The Bishop of London, Rt. Rev. Richard Chartres said those who are made redundant may welcome the release from a working life that left them responding to emails and phone calls at all hours over their Blackberry devices. He said the financial crisis would help people work out what is truly valuable in life. “Sometimes indeed people seem to be relieved to get off the treadmill and to be given an opportunity to reconsider what they really want out of life,” he stated. However, he faces accusations of insensitivity at a time when unemployment is at a 12-year high, close to 2 million in Britain, causing thousands of redundant workers to see their houses repossessed as they fall behind with mortgage payments.
Losing your job is never easy because it is not only your way of making a living you have lost, but also your colleagues and your lifestyle. The current economic climate makes it even harder. Britain is at “serious risk” of entering a decade-long recession similar to that experienced by Japan in the 1990s, the outgoing deputy governor of the Bank of England, Sir John Gieve, has warned the nation recently.
According to the International Monetary Fund, Britain is to suffer worst recession of any advanced nation. The economy will shrink by 2.8 per cent this year, with Britain faring significantly worse than the United States, Western Europe or Japan due to its reliance on the financial sector.

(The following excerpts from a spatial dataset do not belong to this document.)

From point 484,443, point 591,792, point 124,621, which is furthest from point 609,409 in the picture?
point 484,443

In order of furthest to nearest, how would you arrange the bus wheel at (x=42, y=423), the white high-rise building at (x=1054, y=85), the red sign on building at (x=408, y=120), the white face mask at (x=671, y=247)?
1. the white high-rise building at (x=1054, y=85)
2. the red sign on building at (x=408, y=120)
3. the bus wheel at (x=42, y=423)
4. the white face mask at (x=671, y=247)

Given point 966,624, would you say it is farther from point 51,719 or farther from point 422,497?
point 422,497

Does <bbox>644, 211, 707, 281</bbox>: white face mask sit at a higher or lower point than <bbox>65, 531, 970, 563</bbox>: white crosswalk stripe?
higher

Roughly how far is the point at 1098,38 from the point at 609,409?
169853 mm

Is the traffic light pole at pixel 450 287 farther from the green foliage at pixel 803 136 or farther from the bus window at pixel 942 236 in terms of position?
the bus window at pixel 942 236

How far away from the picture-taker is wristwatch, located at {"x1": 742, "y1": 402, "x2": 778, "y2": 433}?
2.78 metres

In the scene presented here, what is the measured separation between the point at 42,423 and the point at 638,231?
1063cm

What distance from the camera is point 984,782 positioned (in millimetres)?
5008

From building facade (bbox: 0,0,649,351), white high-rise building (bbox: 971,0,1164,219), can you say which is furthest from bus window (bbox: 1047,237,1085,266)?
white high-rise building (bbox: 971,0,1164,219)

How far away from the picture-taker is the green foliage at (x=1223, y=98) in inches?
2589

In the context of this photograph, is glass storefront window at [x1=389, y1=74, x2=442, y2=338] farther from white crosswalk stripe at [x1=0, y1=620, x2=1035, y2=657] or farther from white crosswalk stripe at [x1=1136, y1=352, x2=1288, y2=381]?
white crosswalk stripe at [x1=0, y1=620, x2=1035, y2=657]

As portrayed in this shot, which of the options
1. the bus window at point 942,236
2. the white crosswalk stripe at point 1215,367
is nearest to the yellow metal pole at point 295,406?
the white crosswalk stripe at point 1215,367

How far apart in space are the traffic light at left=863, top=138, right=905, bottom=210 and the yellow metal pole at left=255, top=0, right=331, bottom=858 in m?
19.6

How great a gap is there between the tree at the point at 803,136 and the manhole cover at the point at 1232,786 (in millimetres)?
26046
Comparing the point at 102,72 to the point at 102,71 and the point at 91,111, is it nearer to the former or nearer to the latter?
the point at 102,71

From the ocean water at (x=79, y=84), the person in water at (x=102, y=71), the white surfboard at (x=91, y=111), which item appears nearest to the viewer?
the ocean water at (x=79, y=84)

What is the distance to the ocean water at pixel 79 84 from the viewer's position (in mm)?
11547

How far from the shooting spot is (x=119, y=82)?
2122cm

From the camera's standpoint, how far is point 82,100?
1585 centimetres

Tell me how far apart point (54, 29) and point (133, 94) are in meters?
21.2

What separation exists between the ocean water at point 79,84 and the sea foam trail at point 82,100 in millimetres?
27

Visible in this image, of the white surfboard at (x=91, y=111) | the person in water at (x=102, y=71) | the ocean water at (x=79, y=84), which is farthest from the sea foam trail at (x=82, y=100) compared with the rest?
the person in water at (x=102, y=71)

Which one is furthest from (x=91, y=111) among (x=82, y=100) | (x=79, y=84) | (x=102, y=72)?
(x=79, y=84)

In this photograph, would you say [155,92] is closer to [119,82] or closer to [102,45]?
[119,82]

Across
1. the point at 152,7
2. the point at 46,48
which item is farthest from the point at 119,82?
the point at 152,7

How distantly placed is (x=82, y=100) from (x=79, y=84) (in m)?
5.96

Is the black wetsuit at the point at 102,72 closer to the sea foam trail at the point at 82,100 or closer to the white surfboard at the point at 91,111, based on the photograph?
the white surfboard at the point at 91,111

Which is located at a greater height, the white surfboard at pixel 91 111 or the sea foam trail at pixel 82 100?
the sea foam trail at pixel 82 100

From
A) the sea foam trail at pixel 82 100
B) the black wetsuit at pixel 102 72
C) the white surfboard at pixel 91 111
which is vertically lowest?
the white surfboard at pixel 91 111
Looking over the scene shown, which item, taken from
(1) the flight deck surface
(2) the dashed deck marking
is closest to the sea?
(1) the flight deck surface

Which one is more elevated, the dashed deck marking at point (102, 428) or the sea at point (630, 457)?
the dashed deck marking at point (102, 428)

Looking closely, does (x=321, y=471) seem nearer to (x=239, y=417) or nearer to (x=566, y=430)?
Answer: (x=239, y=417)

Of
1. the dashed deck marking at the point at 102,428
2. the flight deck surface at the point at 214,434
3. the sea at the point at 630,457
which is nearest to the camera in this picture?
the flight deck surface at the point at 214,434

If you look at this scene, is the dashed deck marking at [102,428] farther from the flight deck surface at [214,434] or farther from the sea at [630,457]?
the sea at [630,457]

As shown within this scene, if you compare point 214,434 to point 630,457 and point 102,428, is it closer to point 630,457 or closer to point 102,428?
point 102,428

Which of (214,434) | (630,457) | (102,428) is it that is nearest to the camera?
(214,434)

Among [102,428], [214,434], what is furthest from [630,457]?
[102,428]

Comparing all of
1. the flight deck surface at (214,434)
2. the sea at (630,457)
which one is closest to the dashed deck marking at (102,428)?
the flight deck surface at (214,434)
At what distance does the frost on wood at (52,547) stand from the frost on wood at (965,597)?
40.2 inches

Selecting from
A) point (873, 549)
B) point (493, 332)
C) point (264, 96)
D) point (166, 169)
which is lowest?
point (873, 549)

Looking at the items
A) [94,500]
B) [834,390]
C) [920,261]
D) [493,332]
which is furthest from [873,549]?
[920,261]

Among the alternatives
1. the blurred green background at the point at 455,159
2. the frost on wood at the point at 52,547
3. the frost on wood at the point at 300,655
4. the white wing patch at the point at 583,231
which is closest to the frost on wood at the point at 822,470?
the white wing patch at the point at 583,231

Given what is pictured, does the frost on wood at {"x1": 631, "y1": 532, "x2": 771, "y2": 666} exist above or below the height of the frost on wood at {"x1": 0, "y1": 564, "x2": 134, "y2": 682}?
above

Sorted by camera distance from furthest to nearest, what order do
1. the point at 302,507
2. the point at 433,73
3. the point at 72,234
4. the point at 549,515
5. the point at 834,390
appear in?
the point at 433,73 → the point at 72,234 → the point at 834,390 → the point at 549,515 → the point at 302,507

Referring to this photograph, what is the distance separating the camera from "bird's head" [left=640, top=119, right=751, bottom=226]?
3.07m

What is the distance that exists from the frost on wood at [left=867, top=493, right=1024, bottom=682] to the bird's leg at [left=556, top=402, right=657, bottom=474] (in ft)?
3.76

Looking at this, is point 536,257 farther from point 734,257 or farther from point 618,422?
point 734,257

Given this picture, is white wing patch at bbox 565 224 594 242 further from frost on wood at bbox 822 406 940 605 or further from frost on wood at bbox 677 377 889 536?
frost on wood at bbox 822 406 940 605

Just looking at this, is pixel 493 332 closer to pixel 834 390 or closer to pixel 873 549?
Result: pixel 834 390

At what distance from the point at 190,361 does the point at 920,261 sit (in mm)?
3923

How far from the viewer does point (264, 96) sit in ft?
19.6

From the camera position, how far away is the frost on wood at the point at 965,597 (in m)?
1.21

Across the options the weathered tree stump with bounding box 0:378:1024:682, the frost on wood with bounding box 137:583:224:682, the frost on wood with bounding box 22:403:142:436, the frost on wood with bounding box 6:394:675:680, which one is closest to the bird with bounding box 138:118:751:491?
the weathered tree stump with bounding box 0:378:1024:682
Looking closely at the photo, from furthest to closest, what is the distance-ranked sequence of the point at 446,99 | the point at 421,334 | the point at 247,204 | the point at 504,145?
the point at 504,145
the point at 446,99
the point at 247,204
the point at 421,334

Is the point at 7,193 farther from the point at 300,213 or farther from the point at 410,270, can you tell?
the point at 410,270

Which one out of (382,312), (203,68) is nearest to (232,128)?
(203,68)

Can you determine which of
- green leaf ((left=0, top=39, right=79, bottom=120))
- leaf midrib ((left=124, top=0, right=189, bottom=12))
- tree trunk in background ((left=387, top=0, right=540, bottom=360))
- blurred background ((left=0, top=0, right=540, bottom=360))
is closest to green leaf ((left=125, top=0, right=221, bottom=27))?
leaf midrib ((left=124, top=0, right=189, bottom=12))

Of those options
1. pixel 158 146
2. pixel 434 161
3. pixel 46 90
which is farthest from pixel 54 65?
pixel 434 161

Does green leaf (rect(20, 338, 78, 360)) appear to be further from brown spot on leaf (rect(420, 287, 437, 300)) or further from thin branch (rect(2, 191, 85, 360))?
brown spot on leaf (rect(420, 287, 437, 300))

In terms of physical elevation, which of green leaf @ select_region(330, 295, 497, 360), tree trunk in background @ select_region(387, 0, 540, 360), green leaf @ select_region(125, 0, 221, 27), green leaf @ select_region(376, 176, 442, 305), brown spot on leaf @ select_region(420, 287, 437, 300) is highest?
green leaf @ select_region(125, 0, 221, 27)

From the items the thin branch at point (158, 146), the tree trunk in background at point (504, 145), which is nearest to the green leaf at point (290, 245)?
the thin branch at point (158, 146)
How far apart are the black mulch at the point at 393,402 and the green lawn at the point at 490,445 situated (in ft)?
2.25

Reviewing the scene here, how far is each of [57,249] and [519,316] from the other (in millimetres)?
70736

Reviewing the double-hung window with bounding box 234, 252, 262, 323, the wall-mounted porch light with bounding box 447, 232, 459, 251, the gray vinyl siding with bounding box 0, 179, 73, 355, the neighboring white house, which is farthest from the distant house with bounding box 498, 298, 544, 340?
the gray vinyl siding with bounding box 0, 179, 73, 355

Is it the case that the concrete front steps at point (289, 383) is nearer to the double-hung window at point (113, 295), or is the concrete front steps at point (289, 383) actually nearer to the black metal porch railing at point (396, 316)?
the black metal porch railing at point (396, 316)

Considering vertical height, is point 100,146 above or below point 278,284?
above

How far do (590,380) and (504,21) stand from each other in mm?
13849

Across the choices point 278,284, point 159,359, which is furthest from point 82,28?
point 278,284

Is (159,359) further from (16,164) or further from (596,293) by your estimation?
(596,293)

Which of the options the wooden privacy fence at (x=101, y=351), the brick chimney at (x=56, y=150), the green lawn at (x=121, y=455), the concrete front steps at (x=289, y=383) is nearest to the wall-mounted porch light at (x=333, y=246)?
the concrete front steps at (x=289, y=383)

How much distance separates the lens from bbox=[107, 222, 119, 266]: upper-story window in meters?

Not much of a comfort now, but the recession will pass and the economic situation worldwide will get better. But the real issue is: your job might not be there any more. The whole sector of an industry may be gone. The consumer behaviour may have changed beyond recognition. The products and services are constantly changing to provide better value to consumers. When the recession is finally over, you might not even have the necessary skills to serve clients the best possible way.
In life everything happens for a reason and each step back ends up being two steps forward. There is, no matter how gloomy the recession and its consequences, a silver lining. The hardest way to learn is by experience, but experience is also the best teacher. Use this time to be inspired. You could do worse than thinking about how you could come up with a business idea of your own.